Dulu saya menulis tentang Buya (Ahmad Syafii Maarif, red.), saat ramai pembacokan seorang Romo di sebelah kampung Buya tinggal (yang juga kampung saya). Saya menulis karena banyak netizen yang menghujat Buya, menuduhnya: kalau agama lain dibela, agama sendiri dihina (atau semacam itulah komentar-komentarnya).

Saat itu saya jelaskan bahwa saat kejadian, Buya kebetulan berada di pasar, beberapa puluh meter dari Gereja tempat kejadian. So, simpel aja beliau datang ke lokasi. Tapi ya ramainya bukan main, tudingan, tuduhan, cacian dan lain-lain. Beberapa nama yang nyinyir pada Buya masih saya ingat.

Nah, ketika Buya juga mendatangi mushala yang dibakar orang di Bantul, meski lokasi sangat jauh dari rumah Buya, orang-orang itu pada mingkem. Sekadar apresiasipun enggak ada sama sekali.

Tak perlu tunjukkan secara vulgarpun kita tahu, mereka dari kelompok model beragama yang seperti apa, dan cara berpolitik yang seperti apa.

Kalau diingatkan, sangat mungkin mereka ini pura-pura tidak ingat. Misalnya, Buya nengok Abu Bakar Baasyir saat sakit di penjara, ngobrol dan mendoakan. Padahal kita tahu, dua tokoh ini berseberangan cara berpikir keagamaannya. Dan, Buya itu menjadi saksi ahli yang meringankan Abu Bakar Baasyir lho.

Nah, kali ini juga mirip. Buya mendoakan Syekh Ali Jaber, minta Polisi usut tuntas dan jangan sampai terulang, lalu memberikan wejangan bagaimana peradaban ini harus dibangun. Statement yang soft dan baik, sewajarnya seorang yang sepuh bagi bangsa ini.

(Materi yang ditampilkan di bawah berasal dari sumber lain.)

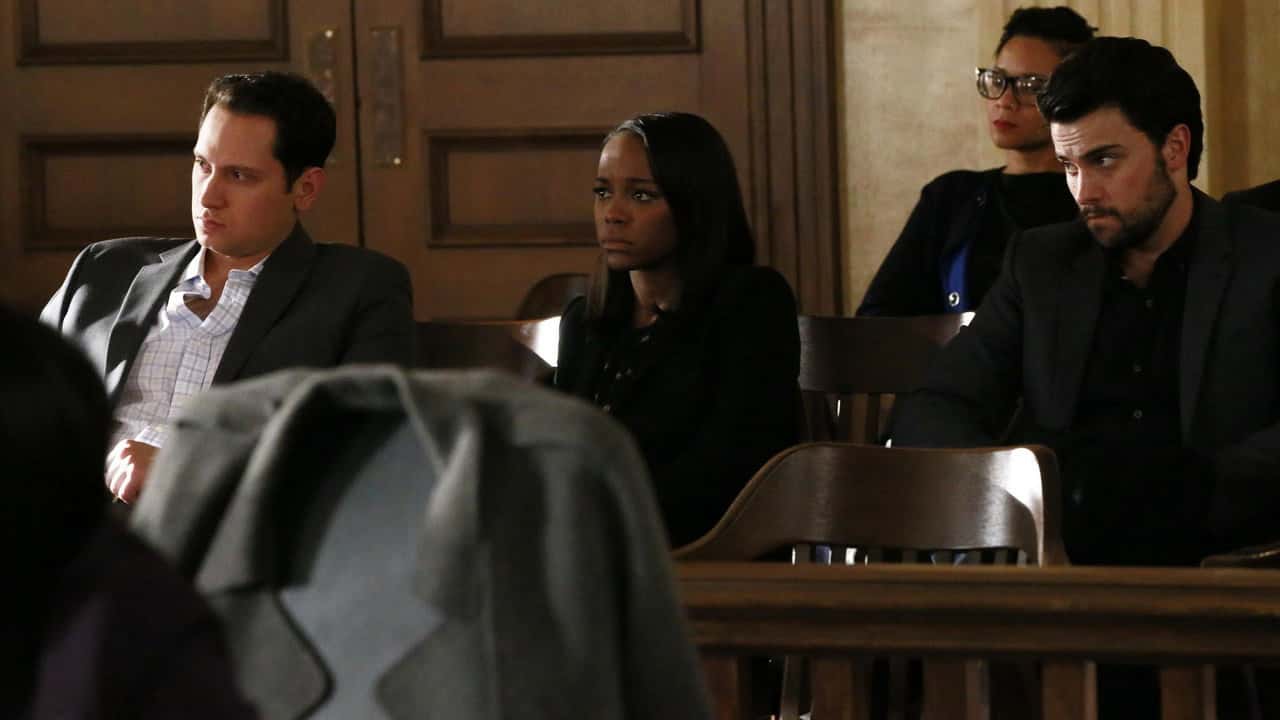 How to Get Away with Murder 3. Sezon 13. Bölüm kapak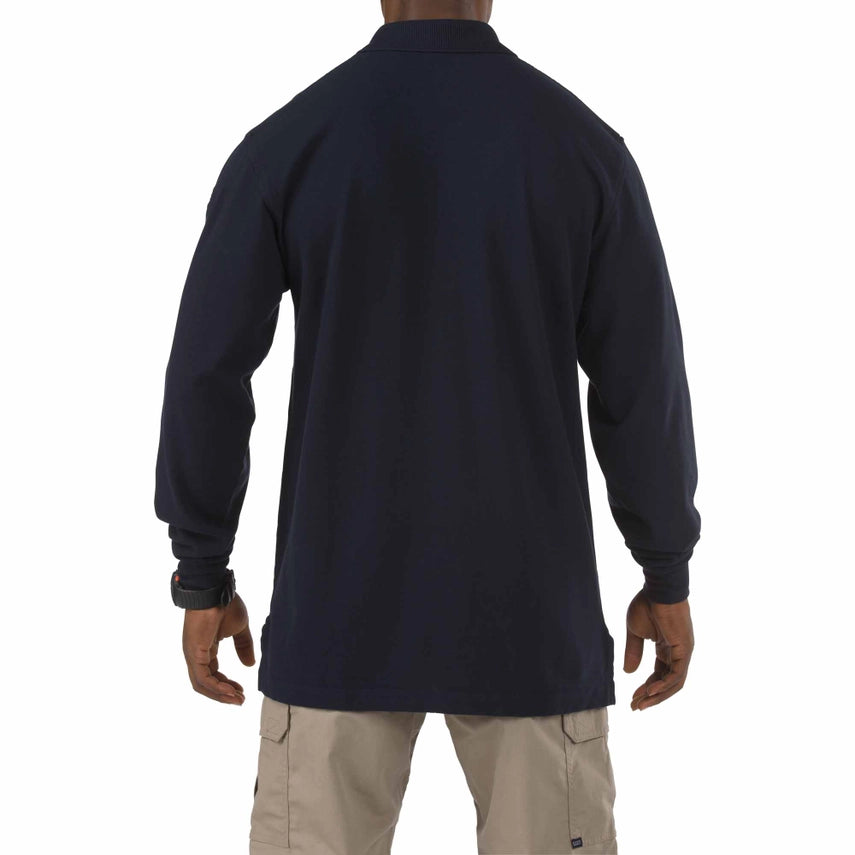 5.11 Tactical Professional Long Sleeve Polo 42056 - Clothing & Accessories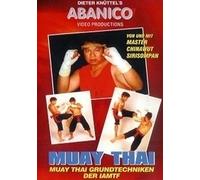 Muay Thai Razón técnicas de iamtf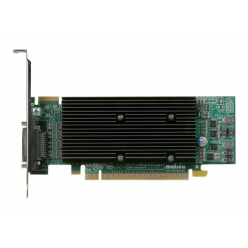 Karta graficzna MATROX M9148 1GB 4xDVI PCI-Express x16 low profile retail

Komen-komen netizen… masyaallah! Bikin pengen istighfar 1000 kali.

Sebetulnya komennya ya itu-itu aja sih. Plesetan nama, plesetan gelar, soal gaji BPIP (yang enggak pernah Buya ambil itu), soal Jokowi. Blass enggak ada kaitan sama isi statement Buya terkait Syekh Ali Jaber.

Buya, Amalmu Banyak, Dosamu Dicuri Orang

Saya jadi berpikir. Seorang Buya yang salat lima waktu di masjid, zikir/ qiraah tak henti, baca bukunya kenceng, kalau ngobrol diskusi selalu terselip ayat Qur’an dan seterusnya dan seterusnya, kok dibegitukan. Berarti dosa beliau dicuri orang-orang itu.

Sementara, pemberian-pemberiannya pada duafa, masjid, pesantren, mahasiswa tak mampu, dan siapapun, tak pernah dibicarakan orang. Tidak diketahui kecuali oleh segelintir orang. Mungkin Allah memang menjaga itu sebagai rahasia agar tidak menguap.